### [Exercise objective]
Can you copy word for word the lines that begin at the line containing "At what distance from the observer is the fried" and stop after the line containing "How far is white", and nothing else?

### [Supplied data]
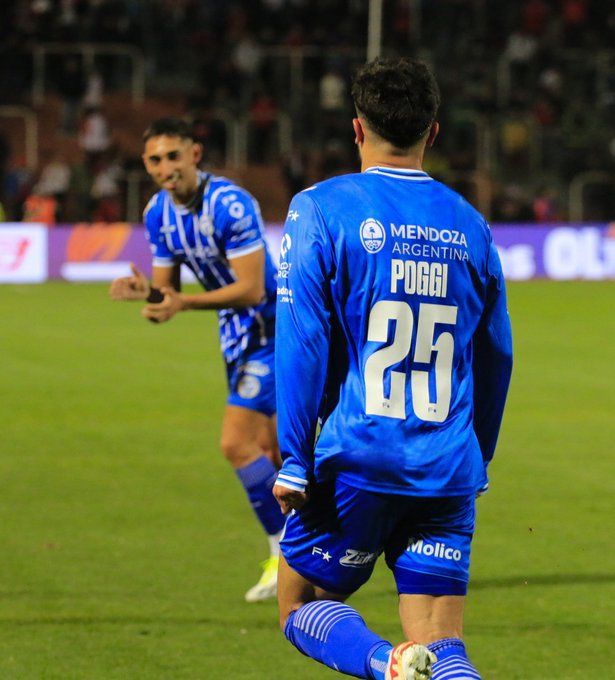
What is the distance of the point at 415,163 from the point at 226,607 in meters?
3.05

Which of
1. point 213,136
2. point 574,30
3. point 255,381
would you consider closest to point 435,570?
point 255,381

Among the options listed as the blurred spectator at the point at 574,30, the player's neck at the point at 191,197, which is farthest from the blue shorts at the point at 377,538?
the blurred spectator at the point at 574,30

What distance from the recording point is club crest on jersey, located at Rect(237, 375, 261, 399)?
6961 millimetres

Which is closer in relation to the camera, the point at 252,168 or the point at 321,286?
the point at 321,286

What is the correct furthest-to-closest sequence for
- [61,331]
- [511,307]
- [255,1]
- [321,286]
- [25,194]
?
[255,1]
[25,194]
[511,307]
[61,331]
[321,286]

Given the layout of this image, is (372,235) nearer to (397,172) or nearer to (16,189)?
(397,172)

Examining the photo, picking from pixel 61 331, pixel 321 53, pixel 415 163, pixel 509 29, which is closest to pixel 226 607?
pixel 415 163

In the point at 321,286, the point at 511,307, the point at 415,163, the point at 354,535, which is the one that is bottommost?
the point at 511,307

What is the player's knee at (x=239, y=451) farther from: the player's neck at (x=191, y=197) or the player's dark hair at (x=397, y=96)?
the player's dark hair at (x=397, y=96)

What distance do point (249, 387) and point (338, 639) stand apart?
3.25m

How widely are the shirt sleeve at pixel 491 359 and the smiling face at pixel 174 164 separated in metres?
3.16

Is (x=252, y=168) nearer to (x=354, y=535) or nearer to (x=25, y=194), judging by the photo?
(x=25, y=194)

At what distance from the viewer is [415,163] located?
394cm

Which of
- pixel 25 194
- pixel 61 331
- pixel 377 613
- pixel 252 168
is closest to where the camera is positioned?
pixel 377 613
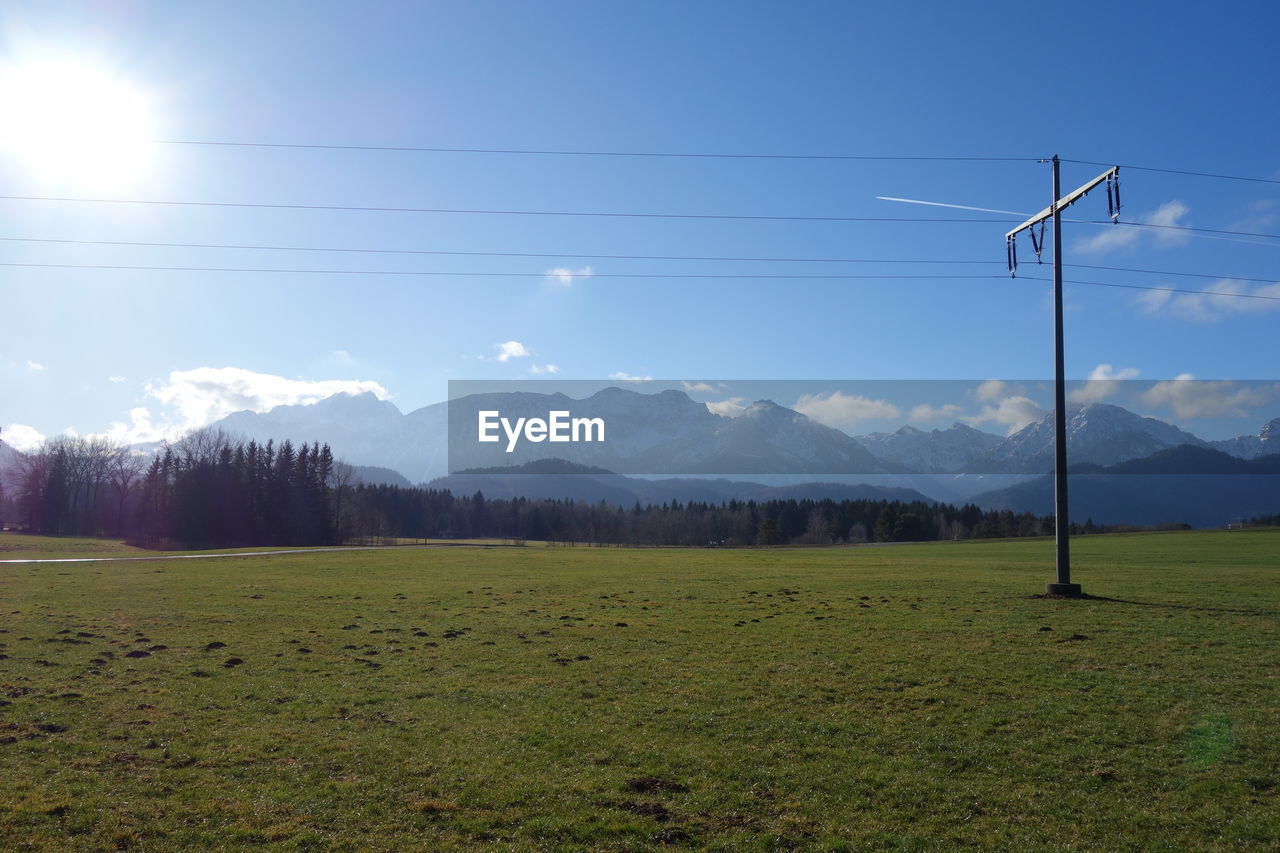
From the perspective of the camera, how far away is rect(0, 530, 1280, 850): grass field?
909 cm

* * *

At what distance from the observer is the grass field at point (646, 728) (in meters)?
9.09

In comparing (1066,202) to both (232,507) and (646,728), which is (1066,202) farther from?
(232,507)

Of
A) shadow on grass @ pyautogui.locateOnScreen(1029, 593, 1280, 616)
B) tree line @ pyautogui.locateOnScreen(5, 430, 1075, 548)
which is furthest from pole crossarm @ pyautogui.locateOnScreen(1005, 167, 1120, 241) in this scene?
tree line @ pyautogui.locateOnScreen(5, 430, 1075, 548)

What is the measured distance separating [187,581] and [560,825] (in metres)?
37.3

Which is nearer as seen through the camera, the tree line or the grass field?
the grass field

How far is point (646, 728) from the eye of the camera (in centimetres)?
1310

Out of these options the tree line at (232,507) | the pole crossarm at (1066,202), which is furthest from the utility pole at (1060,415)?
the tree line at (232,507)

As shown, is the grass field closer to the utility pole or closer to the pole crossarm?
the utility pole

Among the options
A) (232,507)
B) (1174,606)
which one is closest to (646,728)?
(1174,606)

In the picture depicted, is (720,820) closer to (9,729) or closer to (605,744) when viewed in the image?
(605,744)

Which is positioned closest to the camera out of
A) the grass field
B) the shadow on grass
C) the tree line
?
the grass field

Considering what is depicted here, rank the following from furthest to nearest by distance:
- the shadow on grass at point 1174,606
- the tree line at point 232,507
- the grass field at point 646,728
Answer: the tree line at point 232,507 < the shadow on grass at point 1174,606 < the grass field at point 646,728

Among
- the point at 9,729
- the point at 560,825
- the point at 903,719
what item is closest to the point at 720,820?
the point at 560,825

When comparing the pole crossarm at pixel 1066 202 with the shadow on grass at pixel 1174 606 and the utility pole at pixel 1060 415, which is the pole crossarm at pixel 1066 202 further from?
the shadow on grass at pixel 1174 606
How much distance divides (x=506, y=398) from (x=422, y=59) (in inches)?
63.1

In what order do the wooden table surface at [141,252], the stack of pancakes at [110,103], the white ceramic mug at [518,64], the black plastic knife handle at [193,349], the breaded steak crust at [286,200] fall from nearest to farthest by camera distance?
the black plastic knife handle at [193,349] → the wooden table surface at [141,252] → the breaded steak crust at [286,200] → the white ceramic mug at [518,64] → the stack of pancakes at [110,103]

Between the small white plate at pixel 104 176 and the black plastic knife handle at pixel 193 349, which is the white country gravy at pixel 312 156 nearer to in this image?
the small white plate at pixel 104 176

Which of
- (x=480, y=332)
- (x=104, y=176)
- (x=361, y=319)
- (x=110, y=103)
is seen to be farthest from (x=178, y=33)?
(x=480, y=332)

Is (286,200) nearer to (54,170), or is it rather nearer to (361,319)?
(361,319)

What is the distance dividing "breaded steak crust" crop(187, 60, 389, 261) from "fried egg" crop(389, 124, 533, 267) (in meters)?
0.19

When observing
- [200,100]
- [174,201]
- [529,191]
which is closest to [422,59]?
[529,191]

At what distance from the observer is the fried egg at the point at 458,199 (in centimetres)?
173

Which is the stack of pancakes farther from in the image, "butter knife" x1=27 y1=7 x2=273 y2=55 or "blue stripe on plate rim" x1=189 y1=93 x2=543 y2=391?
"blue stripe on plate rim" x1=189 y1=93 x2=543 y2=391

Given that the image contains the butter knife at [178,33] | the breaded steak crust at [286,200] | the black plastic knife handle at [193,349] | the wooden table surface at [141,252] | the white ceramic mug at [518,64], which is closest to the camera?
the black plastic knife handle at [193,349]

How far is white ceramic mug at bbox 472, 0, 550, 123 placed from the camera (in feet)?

### [Answer to this problem]
At what distance from the observer is the fried egg at the point at 458,199 (in centimetres)?
173

Which is the stack of pancakes farther from in the image, "butter knife" x1=27 y1=7 x2=273 y2=55 or "blue stripe on plate rim" x1=189 y1=93 x2=543 y2=391?
"blue stripe on plate rim" x1=189 y1=93 x2=543 y2=391

Given that the image contains the butter knife at [178,33] | the breaded steak crust at [286,200] | the black plastic knife handle at [193,349] | the wooden table surface at [141,252] | the white ceramic mug at [518,64], which is closest to the camera?
the black plastic knife handle at [193,349]

How far is white ceramic mug at bbox 472, 0, 550, 123 placed from the camera (in feet)?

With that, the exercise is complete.